If the particulars of offence specified in an indictment could not, even if established, support a conviction for the offence of which the defendant was accused, a conviction for such an offence must be considered unsafe and therefore quashed. A conviction for another offence could only be substituted where such an allegation was expressly or impliedly included in the original count.

The Court of Appeal (Criminal Division) allowed appeals by (i) Hemamali Krishna Graham, (ii) Rupe Lal Kansal, (iii) Sajid Pasha Ali, (iv) Terence Colin Marsh, (v) Garry Allan Graham, (vi) Paul Graham Price and (vii) David Bramish, against convictions for various offences of obtaining or attempting to obtain property by deception.

In cases (i)-(iii), which involved mortgage fraud, the court held that the convictions were unsafe, that no conviction for an alternative offence could properly be substituted, and that a retrial would not be appropriate.

In cases (iv)-(vii), which involved obtaining cheques from finance or insurance companies, the court held there could be no substitution where only an attempt had been charged, but for those counts that charged the appellants with actually obtaining property by deception, convictions should be substituted for alternative offences under section 20(2) of the Theft Act 1968 (procuring the execution of a valuable security by deception) allegations for which had impliedly been included in the original counts.

In each case the original convictions could not be sustained following the House of Lords' decision in R v Preddy (Law Report, 17 July 1996; [1996] 3 WLR 255), that the debiting of a mortgage lender's bank account and the corresponding crediting of the mortgagor's account as a result of the latter's dishonest misrepresentation did not amount to the "obtaining" by the mortgagor of "property belonging to" the lender within section 15 of the Theft Act.

The Crown argued that the should exercise its power under section 3 of the Criminal Appeal Act 1968 to substitute verdicts of guilty to other offences said to be expressly or impliedly included in the counts on which the defendants had been convicted.

For the appellants: (i) and (ii) Ivan Krolik (Macauley Slowe, and Louis Glatt & Co); (iii) Anthony Arlidge QC and Rosamund Horwood-Smart QC (assigned by the Registrar of Criminal Appeals); (iv)-(vii) Richard Lissack QC, who did not appear below, and James Counsell (assigned by the Registrar). For the Crown: (i) Andrew Radcliffe, (ii) William Coker QC, (iii) Jane Sullivan, (iv)-(viii) Bruce Houlder QC and David Perry (all instructed by Crown Prosecution Service).

Lord Bingham LCJ said that under section 2(1) of the Criminal Appeal Act 1968 as amended by the Criminal Appeal Act 1995, if the Court of Appeal concluded that an appellant had been wrongly convicted of the offence charged, or was left in doubt whether the appellant had been rightly convicted of that offence, then it must of necessity consider the conviction unsafe.

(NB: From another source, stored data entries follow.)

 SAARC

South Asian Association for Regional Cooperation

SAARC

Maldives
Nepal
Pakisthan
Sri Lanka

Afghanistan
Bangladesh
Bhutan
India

The court was then subject to a binding duty to allow the appeal.

Before the court could substitute a conviction for an alternative offence, the prosecution had to establish: (1) that the jury could on the indictment have found the appellant guilty of some other offence (offence B), and (2) that the jury must have been satisfied of facts which proved the defendant guilty of offence B.

As to (1) it would be sufficient if, looking at the indictment (not the evidence), the allegation in the particular count expressly or impliedly included an allegation of offence B.

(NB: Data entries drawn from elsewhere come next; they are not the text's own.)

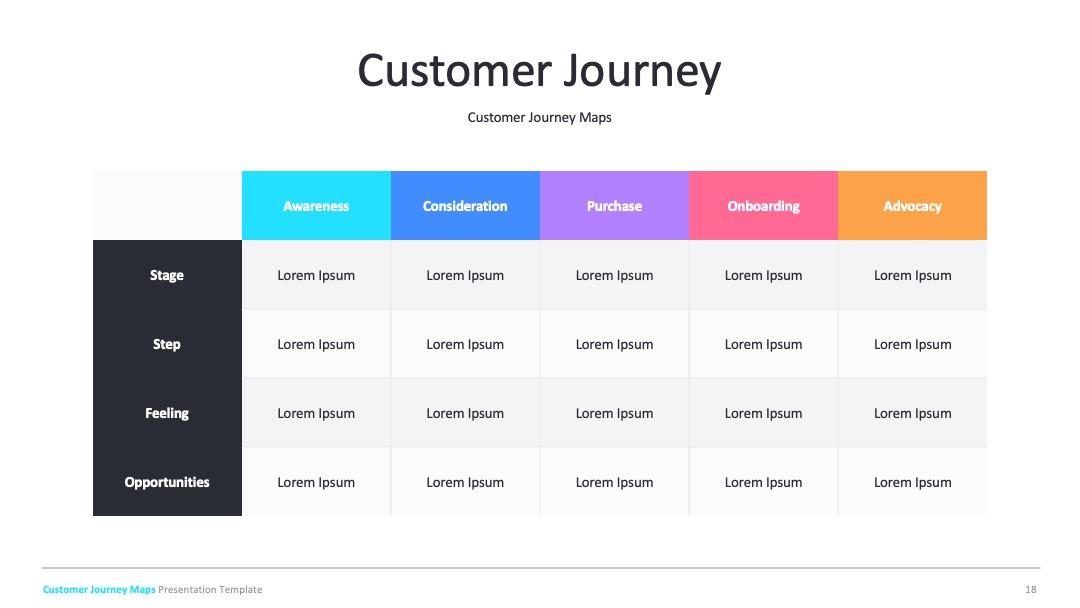 Customer Journey

Customer Journey Maps

| | Awareness | Consideration | Purchase | Onboarding | Advocacy |
|---|---|---|---|---|---|
| Stage | Lorem Ipsum | Lorem Ipsum | Lorem Ipsum | Lorem Ipsum | Lorem Ipsum |
| Step | Lorem Ipsum | Lorem Ipsum | Lorem Ipsum | Lorem Ipsum | Lorem Ipsum |
| Feeling | Lorem Ipsum | Lorem Ipsum | Lorem Ipsum | Lorem Ipsum | Lorem Ipsum |
| Opportunities | Lorem Ipsum | Lorem Ipsum | Lorem Ipsum | Lorem Ipsum | Lorem Ipsum |

Customer Journey Maps Presentation Template

18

As to (2) the appeal court had only the verdict of the jury to go on. The fact that the jury did not have a proper direction as to offence B was a highly relevant consideration, as was the question whether there were reasonable grounds for concluding that the conduct of the defence would have been materially affected if the appellant had been charged with offence B.

In the typical case where the appeal court was asked to exercise the power under section 3, the alternative offence was a lesser offence, where there was a clear hierarchy of offences at common law or by statute, eg manslaughter for murder or affray for violent disorder.